Ce dossier a été déclaré recevable par une décision du 24 septembre 2024.
La commission de surendettement de l’Aisne a élaboré des mesures imposées le 28 janvier 2025, consistant en un rééchelonnement des dettes sur 9 mois et sur la base d’une capacité mensuelle de remboursement de 651 €.
Monsieur [W] [S] et Madame [I] [G] a entrepris de contester ces mesures imposées, par une lettre recommandée avec avis de réception datée du 13 mars 2025.
Le dossier a été reçu par le greffe du juge des contentieux de la protection de SAINT QUENTIN le 24 mars 2025 et les parties ont été convoquées à l’audience du 28 mai 2025, par les soins du greffe.
Par des courriers reçus au greffe avant l’audience, [9] et le [4] ont actualisé le montant de leurs créances.
A l’audience du 28 mai 2025, Monsieur [W] [S] et Madame [I] [G] comparaissent en personne pour solliciter l’effacement de l’intégralité de leur dette ou, à titre susbsidaire, une réduction des échéances à la somme de 200 ou 300 euros par mois.
Monsieur [W] [S] et Madame [I] [G] expliquent ainsi qu’une erreur a été commise dans le calcul de leurs revenus. Ils précisent que Madame [I] [G] travaille à temps partiel chez [14] (24h par semaine) et que Monsieur [W] [S] n’est plus au chômage, qu’il a ouvert une micro-entreprise dans le bâtiment en septembre 2024 avec laquelle il ne dégage pas encore de revenu, n’ayant pas encore de chantier à réaliser. Ils précisent qu’ils ont un enfant de 1 an à charge.

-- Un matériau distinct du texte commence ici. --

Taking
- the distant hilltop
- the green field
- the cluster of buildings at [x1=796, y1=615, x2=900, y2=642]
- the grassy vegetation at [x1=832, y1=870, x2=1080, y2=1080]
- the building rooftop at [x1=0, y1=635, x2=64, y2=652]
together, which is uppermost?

[9] et le [4] ne sont ni présents, ni représentés.
L’affaire a été mise en délibéré au 27 août 2025.
MOTIFS DE LA DECISION
I. SUR LA RECEVABILITE DE LA CONTESTATION :
L’article R.733-6 du code de la consommation prévoit que la commission de surendettement « (…) indique que la contestation à l’encontre des mesures que la commission entend imposer est formée par déclaration remise ou adressée par lettre recommandée avec demande d’avis de réception à son secrétariat dans un délai de trente jours à compter de leur notification. »
La commission de surendettement a en l’espèce notifié les mesures imposées à Monsieur [W] [S] et Madame [I] [G] par une lettre recommandée avec avis de réception reçue le 12 février 2025.
Monsieur [W] [S] et Madame [I] [G] les ont contestées par une lettre recommandée avec avis de réception envoyée au secrétariat le 13 mars 2025, soit dans le délai de trente jours.
La contestation est donc recevable.
II. SUR LE BIEN-FONDE DE LA CONTESTATION :
— sur la capacité de remboursement :
L’article L.733-13 du code de la consommation prévoit que « le juge saisi de la contestation prévue à l’article L.733-10 prend tout ou partie des mesures définies aux articles L.733-1, L.733-4 et L.733-7. Dans tous les cas, la part des ressources nécessaires aux dépenses courantes du ménage est déterminée dans les conditions prévues à l’article L.731-2. Elle est mentionnée dans la décision. (…) » .
L’article L.731-2 du même code dispose précisément que « la part des ressources nécessaire aux dépenses courantes du ménage ne peut être inférieure, pour le ménage en cause, au montant forfaitaire mentionné à l’article L.262-2 du code de l’action sociale et des familles. Elle intègre le montant des dépenses de logement, d’électricité, de gaz, de chauffage, d’eau, de nourriture et de scolarité, de garde et de déplacements professionnels ainsi que les frais de santé. Les conditions de prise en compte et d’appréciation de ces dépenses par le règlement intérieur de chaque commission sont précisées par la voie réglementaire ».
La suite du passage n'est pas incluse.